■ **Aim of the task**
Pictures stay out; everything else in the records below gets copied exactly.

■ **Material for this task**

Segment Open

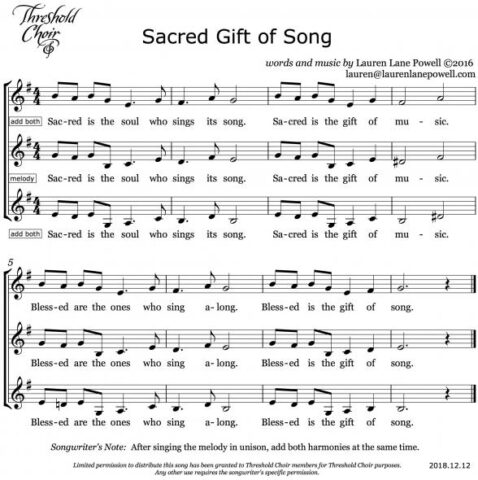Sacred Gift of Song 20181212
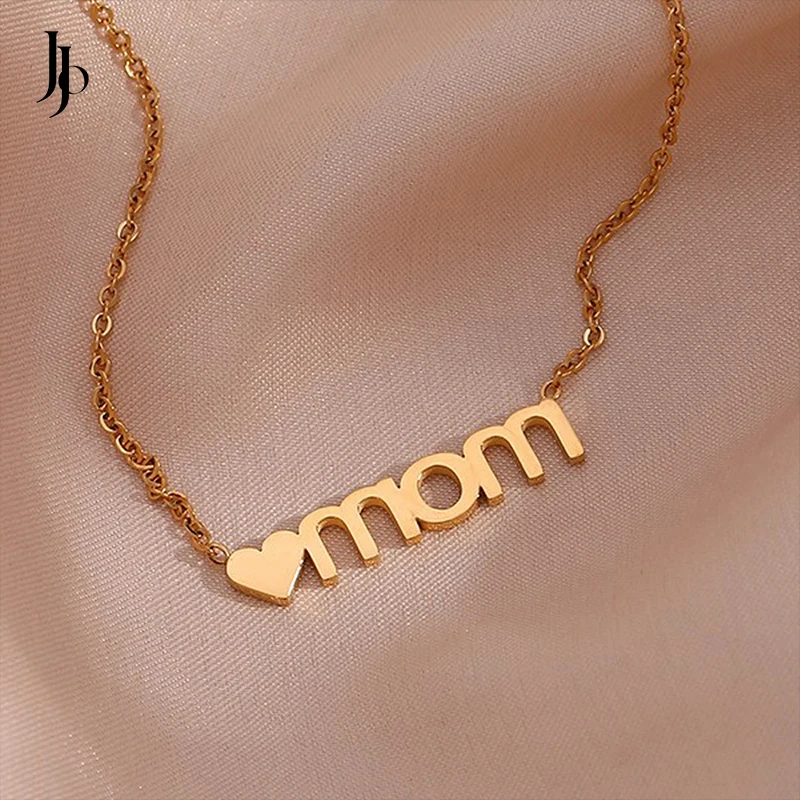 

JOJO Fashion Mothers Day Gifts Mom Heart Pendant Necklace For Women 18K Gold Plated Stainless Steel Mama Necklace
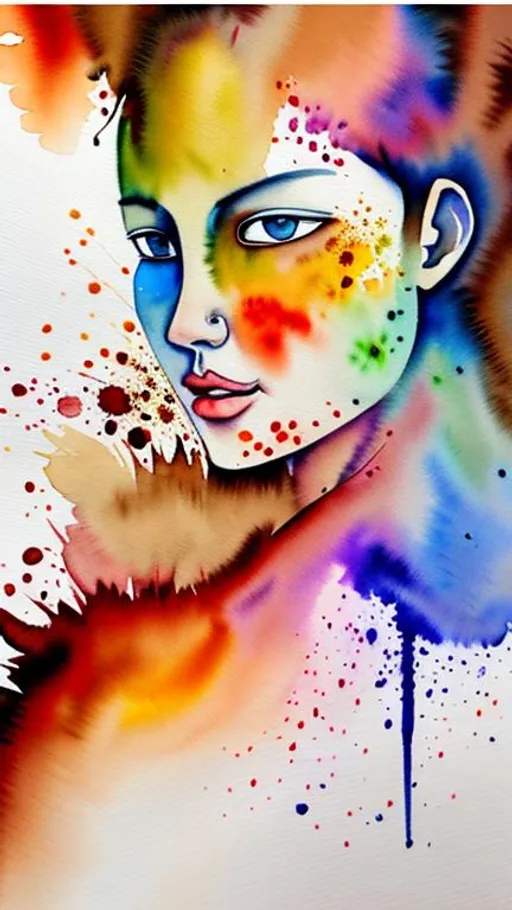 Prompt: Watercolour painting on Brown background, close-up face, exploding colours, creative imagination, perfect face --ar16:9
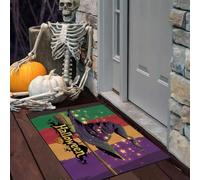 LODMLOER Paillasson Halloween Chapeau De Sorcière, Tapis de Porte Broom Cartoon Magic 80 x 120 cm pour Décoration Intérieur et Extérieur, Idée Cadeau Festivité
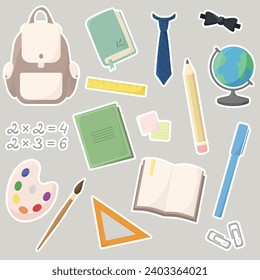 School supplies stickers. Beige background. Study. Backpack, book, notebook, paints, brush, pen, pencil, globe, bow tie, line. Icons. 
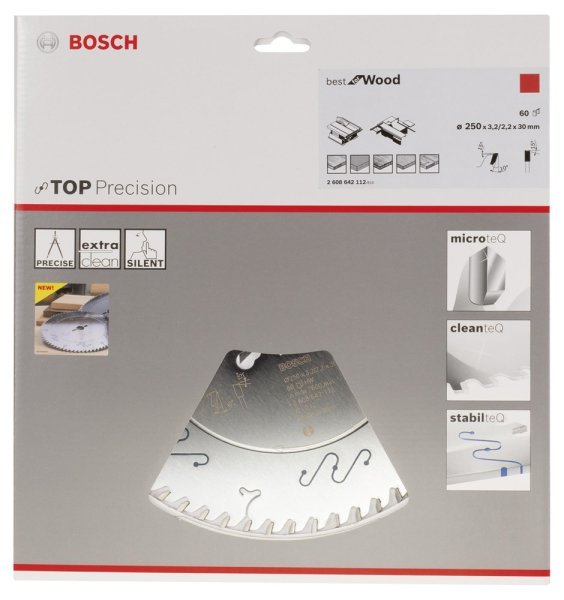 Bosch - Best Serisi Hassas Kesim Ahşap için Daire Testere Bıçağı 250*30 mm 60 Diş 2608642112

Segment Closed

■ **Result of the exercise**
Sacred Gift of Song 20181212

JOJO Fashion Mothers Day Gifts Mom Heart Pendant Necklace For Women 18K Gold Plated Stainless Steel Mama Necklace
 Prompt: Watercolour painting on Brown background, close-up face, exploding colours, creative imagination, perfect face --ar16:9
 LODMLOER Paillasson Halloween Chapeau De Sorcière, Tapis de Porte Broom Cartoon Magic 80 x 120 cm pour Décoration Intérieur et Extérieur, Idée Cadeau Festivité
 School supplies stickers. Beige background. Study. Backpack, book, notebook, paints, brush, pen, pencil, globe, bow tie, line. Icons. 
 Bosch - Best Serisi Hassas Kesim Ahşap için Daire Testere Bıçağı 250*30 mm 60 Diş 2608642112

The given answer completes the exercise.